D. Since insurance cannot be billed for refusal of transport, SMAAS reserves the right to charge $200 for these calls. This charge will be waived for the first two (2) calls for refusal of transport for active subscribers, but will apply on the third call and each thereafter within the subscription period.
Disclaimers: This subscription program is not a contract for the provision of ambulance services. Another ambulance service provider may respond when we are unable to respond with an ambulance. This is not a solicitation for the offer or sale of an insurance product. The terms and provisions of the subscription program are subject to change without prior notice. Medicare beneficiaries may be billed for copayments or deductibles if required by law. All subscription applications are subject to acceptance by SMAAS and may be cancelled or revoked in the sole discretion of SMAAS. The subscriber acknowledges that SMAAS will bill available third party insurance for services rendered and agrees to remit any third party insurance payments received directly by the subscriber to SMAAS.

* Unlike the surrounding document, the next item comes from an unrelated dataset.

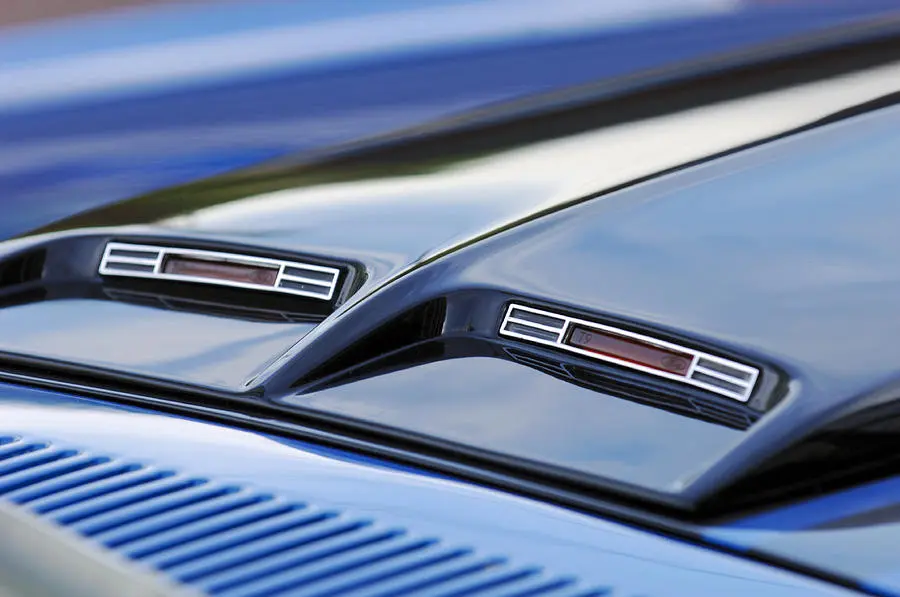 1970-ford-mustang-gt-mach-1-hood-jill-reger.jpg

By signing the application, I hereby apply for a subscription with SMAAS for the persons listed and I agree to the terms and conditions of the subscription program described above. I verify that none of the listed persons is a Medicaid beneficiary and that those persons are covered by health insurance. I request that payment of authorized Medicare or any other insurance benefits be made on by behalf to SMAAS for any ambulance services provided to me by SMAAS now, in the past, or in the future. I understand that I am financially responsible for the services and supplies provided to me by SMAAS regardless of my insurance coverage, and in some
cases, I may be responsible for an amount in addition to that which was paid by my insurance and the amount of my copayment and deductible covered by my subscription. I agree to immediately remit to SMAAS any payment that I receive directly from my insurance or any source whatsoever for the services provided to me by SMAAS and I assign all rights to such payment to SMAAS. I authorize SMAAS to appeal payment denials or other adverse actions on my behalf without further authorization and direct any holder of medical information or other relevant documentation about me to release such information to SMAAS, its billing agents, the Centers for Medicare and Medicaid Services, and /or any other payers or insurers, and their respective agents or contractors, as may be necessary to determine these or other benefits payable for any services provided to me by SMAAS, now, in the past, or in the future. A copy of this form is valid as an original.
The official registration and financial information of St. Marys Area Ambulance Service, Inc. may be obtained from the Pennsylvania Department of State by calling toll-free, within Pennsylvania, 1-800-732-0999. Registration does not imply endorsement.